== What needs to be done ==
Only the lines from the one containing "On inspection, is" through the end of the entries should be repeated, exactly as they appear, first and last included.

* start Recorded data *

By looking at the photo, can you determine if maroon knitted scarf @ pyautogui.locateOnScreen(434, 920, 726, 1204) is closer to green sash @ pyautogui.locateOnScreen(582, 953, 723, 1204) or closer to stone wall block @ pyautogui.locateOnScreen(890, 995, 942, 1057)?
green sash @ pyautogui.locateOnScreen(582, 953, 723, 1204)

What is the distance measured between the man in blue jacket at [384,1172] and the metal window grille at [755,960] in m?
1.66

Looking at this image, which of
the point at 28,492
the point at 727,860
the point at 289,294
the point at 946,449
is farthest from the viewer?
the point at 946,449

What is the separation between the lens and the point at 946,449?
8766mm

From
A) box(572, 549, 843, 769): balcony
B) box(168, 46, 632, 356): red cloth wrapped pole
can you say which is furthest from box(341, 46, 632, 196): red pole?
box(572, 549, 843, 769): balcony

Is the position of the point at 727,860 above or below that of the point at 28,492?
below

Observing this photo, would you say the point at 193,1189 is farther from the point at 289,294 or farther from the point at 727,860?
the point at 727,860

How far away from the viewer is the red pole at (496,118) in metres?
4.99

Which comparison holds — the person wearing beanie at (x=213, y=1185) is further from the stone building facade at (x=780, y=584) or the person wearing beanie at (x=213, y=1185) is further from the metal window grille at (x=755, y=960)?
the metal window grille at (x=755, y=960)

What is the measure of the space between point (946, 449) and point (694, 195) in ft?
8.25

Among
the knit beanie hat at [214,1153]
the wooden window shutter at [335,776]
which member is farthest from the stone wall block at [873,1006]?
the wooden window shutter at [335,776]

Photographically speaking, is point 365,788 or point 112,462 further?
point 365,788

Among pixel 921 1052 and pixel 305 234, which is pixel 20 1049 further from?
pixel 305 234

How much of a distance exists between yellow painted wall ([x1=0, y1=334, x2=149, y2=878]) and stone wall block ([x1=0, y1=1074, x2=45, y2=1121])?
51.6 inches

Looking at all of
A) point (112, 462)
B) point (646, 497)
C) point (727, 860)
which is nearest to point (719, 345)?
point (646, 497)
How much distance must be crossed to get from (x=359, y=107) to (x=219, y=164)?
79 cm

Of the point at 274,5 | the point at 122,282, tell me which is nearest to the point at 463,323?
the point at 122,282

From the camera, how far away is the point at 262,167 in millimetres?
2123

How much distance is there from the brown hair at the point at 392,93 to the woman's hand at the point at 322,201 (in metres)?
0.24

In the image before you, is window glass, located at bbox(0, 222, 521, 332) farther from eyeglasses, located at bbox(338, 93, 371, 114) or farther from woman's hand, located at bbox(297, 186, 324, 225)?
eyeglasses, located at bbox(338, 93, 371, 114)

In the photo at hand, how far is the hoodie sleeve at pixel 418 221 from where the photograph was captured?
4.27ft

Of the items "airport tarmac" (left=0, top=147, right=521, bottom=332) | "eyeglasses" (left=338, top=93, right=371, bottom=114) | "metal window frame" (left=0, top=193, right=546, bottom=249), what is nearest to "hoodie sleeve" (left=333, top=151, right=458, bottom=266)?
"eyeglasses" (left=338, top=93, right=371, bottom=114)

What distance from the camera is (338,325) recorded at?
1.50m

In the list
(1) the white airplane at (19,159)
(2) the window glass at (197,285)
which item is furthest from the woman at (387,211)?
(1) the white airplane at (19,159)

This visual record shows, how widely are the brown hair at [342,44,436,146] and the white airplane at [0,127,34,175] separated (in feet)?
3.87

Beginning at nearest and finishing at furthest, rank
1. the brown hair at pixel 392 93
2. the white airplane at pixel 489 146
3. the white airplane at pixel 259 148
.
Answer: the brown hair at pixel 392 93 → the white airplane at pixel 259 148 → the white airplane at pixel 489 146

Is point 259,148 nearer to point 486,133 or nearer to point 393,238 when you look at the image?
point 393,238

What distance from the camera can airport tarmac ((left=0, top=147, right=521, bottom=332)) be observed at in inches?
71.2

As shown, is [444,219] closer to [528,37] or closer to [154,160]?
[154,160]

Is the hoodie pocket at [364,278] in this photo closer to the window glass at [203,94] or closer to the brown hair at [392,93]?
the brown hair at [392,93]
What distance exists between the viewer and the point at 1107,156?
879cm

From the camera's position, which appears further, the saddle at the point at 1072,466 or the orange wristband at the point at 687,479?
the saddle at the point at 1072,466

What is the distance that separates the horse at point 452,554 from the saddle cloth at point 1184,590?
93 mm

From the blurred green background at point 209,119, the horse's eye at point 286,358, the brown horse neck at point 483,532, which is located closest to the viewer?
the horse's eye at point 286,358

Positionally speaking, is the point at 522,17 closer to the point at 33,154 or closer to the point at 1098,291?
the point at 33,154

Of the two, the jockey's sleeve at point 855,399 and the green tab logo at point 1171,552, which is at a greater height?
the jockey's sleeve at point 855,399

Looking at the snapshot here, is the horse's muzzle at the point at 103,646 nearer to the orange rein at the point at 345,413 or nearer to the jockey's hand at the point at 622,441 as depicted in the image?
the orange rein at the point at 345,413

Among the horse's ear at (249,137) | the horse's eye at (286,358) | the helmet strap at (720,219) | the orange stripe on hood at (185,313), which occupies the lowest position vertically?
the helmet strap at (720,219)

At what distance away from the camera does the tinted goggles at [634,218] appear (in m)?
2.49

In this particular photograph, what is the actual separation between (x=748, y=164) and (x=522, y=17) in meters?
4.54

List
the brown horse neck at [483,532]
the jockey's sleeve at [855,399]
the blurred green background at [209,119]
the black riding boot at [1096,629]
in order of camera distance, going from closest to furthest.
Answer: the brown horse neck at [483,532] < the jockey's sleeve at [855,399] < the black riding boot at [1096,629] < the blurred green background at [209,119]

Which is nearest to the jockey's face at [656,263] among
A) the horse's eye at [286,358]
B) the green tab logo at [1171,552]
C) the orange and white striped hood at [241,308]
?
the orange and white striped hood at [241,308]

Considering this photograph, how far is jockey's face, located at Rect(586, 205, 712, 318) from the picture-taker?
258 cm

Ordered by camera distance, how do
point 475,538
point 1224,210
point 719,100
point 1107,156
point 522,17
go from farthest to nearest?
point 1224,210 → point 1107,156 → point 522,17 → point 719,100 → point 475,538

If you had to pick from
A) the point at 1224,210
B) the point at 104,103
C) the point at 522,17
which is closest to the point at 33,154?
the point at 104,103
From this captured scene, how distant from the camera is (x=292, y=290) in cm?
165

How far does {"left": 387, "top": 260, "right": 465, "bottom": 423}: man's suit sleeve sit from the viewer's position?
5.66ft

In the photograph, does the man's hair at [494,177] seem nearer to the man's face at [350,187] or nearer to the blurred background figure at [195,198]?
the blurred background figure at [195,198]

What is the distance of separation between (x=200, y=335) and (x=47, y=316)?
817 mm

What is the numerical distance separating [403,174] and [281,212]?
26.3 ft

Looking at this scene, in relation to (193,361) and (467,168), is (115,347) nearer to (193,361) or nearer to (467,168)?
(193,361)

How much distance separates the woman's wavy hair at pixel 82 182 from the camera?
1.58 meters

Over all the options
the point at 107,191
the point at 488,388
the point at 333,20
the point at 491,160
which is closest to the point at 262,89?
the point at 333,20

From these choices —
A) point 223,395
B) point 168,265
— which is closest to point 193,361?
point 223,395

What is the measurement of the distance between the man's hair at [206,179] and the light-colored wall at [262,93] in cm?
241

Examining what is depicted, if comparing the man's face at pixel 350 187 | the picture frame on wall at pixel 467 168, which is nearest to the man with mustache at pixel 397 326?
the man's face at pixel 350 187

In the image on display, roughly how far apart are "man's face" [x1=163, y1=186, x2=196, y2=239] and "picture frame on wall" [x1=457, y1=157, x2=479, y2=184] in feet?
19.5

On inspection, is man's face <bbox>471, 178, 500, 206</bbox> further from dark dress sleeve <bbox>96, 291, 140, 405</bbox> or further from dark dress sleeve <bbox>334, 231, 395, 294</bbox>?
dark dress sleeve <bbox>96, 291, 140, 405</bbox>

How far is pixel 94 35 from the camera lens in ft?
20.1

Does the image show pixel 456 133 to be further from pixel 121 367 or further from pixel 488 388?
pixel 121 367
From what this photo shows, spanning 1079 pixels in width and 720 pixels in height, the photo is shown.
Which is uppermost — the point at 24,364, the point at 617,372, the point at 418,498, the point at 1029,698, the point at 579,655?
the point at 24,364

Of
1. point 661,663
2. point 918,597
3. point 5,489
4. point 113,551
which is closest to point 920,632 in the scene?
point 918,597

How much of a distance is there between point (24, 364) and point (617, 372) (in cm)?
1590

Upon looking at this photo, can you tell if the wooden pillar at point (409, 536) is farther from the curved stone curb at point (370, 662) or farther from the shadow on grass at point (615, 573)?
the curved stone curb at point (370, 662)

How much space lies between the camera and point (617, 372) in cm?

* end Recorded data *

== Written answer ==
On inspection, is man's face <bbox>471, 178, 500, 206</bbox> further from dark dress sleeve <bbox>96, 291, 140, 405</bbox> or further from dark dress sleeve <bbox>334, 231, 395, 294</bbox>?
dark dress sleeve <bbox>96, 291, 140, 405</bbox>

How far is pixel 94 35 from the camera lens in ft?
20.1

Does the image show pixel 456 133 to be further from pixel 121 367 or further from pixel 488 388?
pixel 121 367
From what this photo shows, spanning 1079 pixels in width and 720 pixels in height, the photo is shown.
Which is uppermost — the point at 24,364, the point at 617,372, the point at 418,498, the point at 1029,698, the point at 579,655?
the point at 24,364

Of
1. point 661,663
2. point 918,597
3. point 5,489
4. point 113,551
which is closest to point 920,632 in the scene?
point 918,597

How much of a distance is there between point (24, 364) and point (617, 372) (in cm)?
1590

Upon looking at this photo, can you tell if the wooden pillar at point (409, 536) is farther from the curved stone curb at point (370, 662) or farther from the shadow on grass at point (615, 573)?
the curved stone curb at point (370, 662)

How much space lies between the camera and point (617, 372) in cm?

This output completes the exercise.